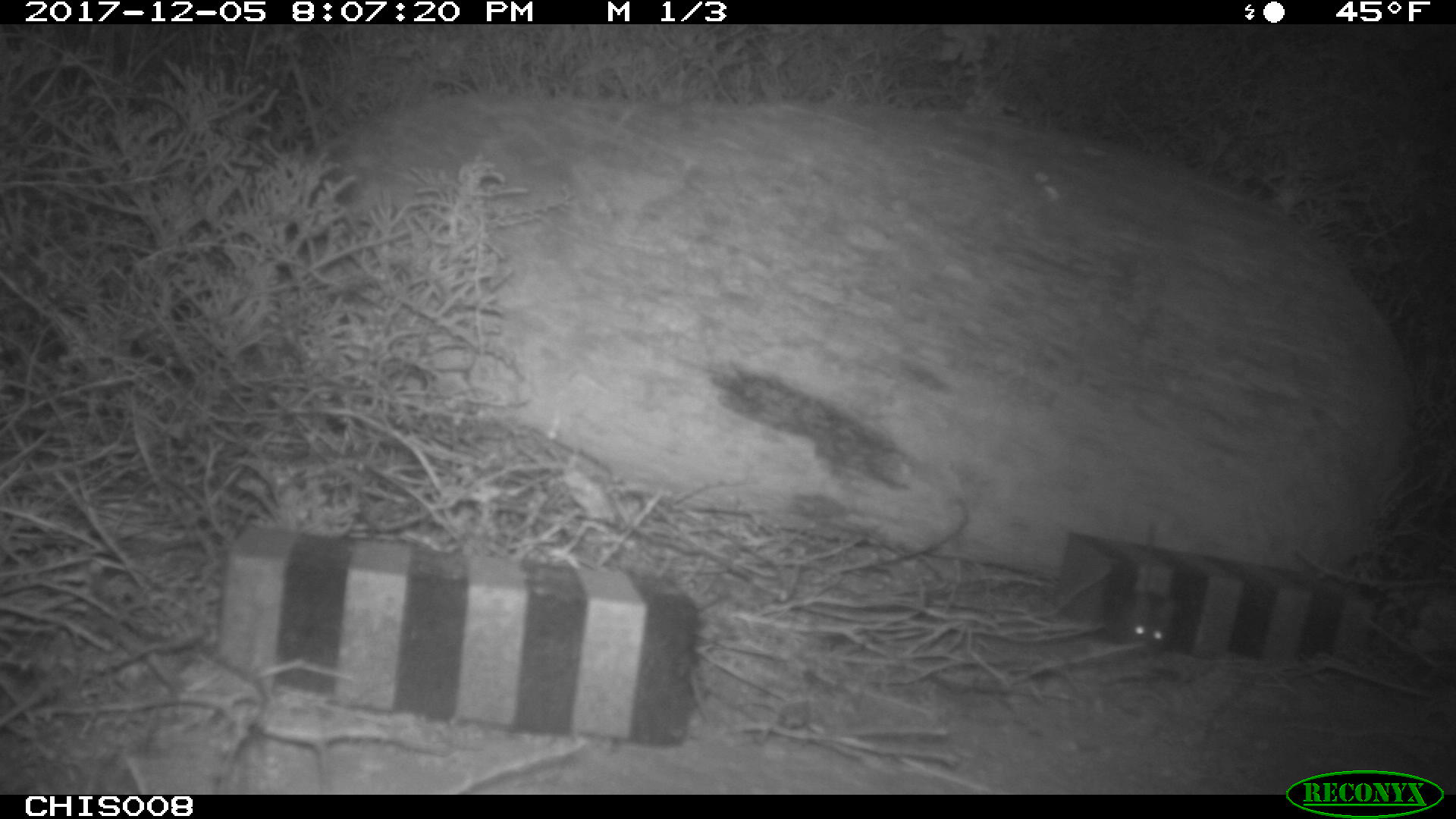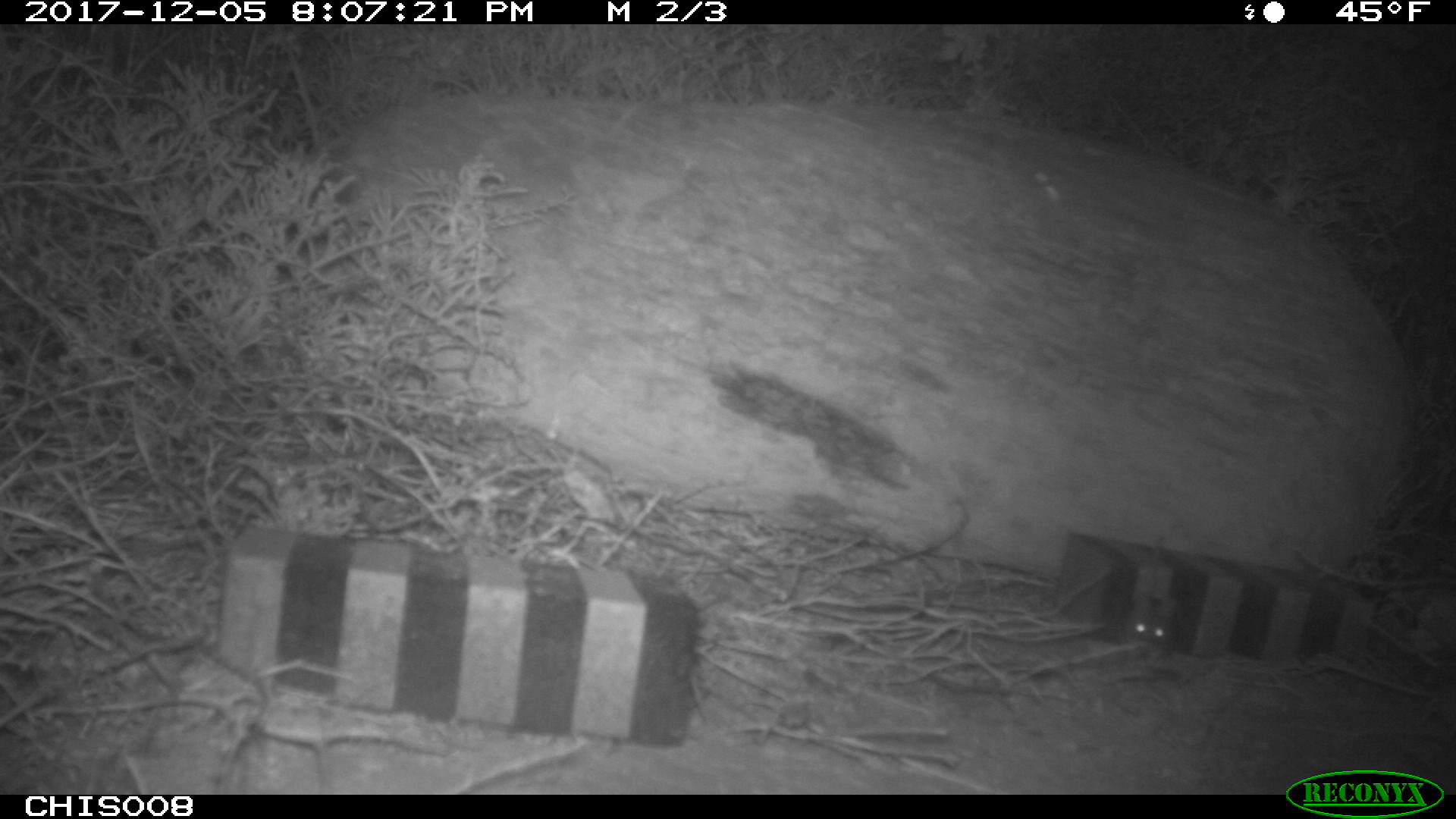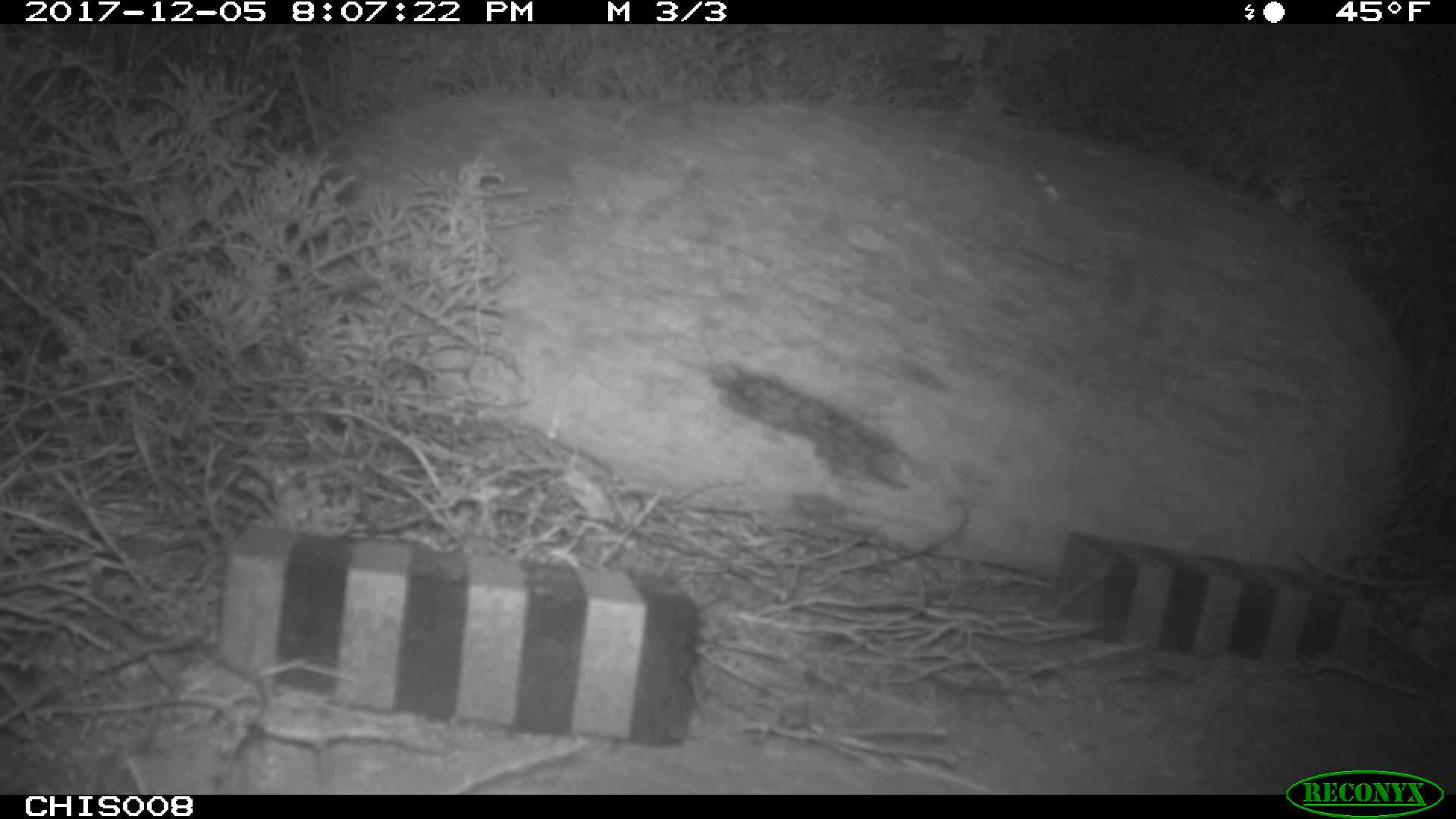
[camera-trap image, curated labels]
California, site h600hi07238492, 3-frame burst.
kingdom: Animalia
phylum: Chordata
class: Mammalia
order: Rodentia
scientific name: Rodentia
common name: rodent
Rodent (Rodentia).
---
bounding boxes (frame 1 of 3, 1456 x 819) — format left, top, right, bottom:
rodent: 1111, 590, 1178, 654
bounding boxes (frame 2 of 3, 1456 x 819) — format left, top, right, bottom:
rodent: 1122, 594, 1174, 645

========================================================================

Could you reproduce all of the material exactly? Keep the pictures out of it.

## Task response
[camera-trap image, curated labels]
California, site h600hi07238492, 3-frame burst.
kingdom: Animalia
phylum: Chordata
class: Mammalia
order: Rodentia
scientific name: Rodentia
common name: rodent
Rodent (Rodentia).
---
bounding boxes (frame 1 of 3, 1456 x 819) — format left, top, right, bottom:
rodent: 1111, 590, 1178, 654
bounding boxes (frame 2 of 3, 1456 x 819) — format left, top, right, bottom:
rodent: 1122, 594, 1174, 645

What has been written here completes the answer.